**BRIEF**
Select each line of the entries below that contains the word "pixel", treating uppercase and lowercase as different.
━━ SUPPLIED RECORDS ━━
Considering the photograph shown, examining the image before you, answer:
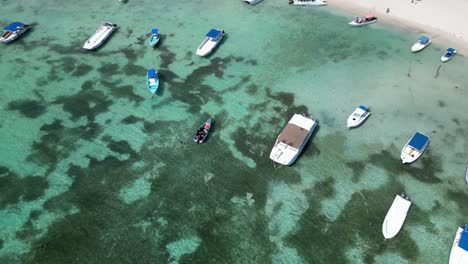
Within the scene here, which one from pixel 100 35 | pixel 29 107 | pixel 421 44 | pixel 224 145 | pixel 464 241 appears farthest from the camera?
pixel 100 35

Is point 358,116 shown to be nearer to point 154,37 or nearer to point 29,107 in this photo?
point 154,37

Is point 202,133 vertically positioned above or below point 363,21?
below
━━━
━━ SUPPLIED RECORDS ━━
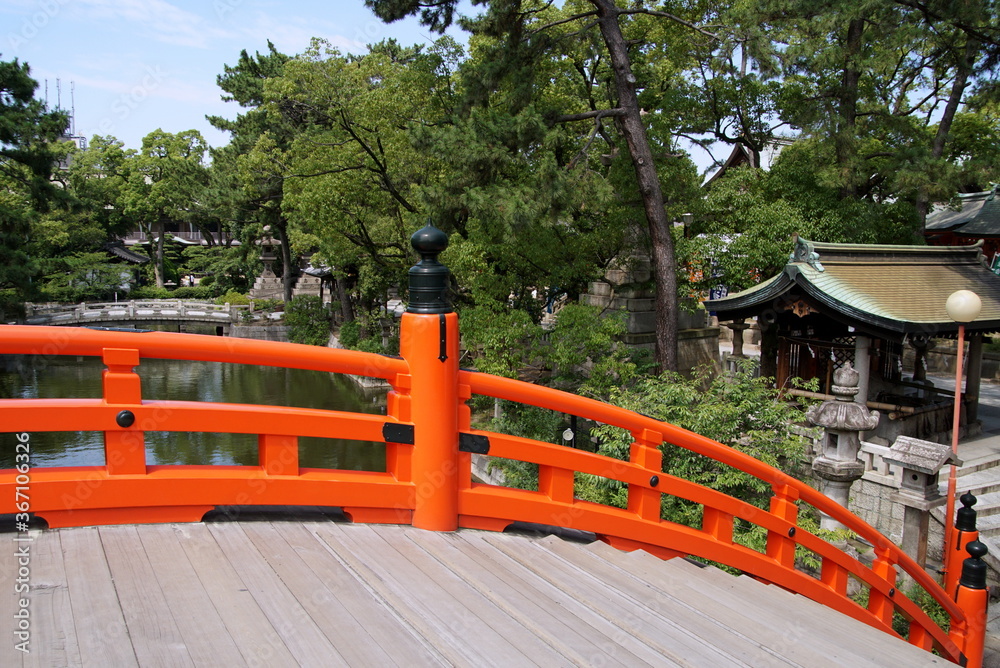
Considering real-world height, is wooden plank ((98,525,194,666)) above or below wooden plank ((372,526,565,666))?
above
━━━
**OUTPUT FOR THIS EXERCISE**
Within the scene here, which one from pixel 100 35 | pixel 29 107 | pixel 421 44 | pixel 224 145 | pixel 464 241 appears farthest from the camera?
pixel 100 35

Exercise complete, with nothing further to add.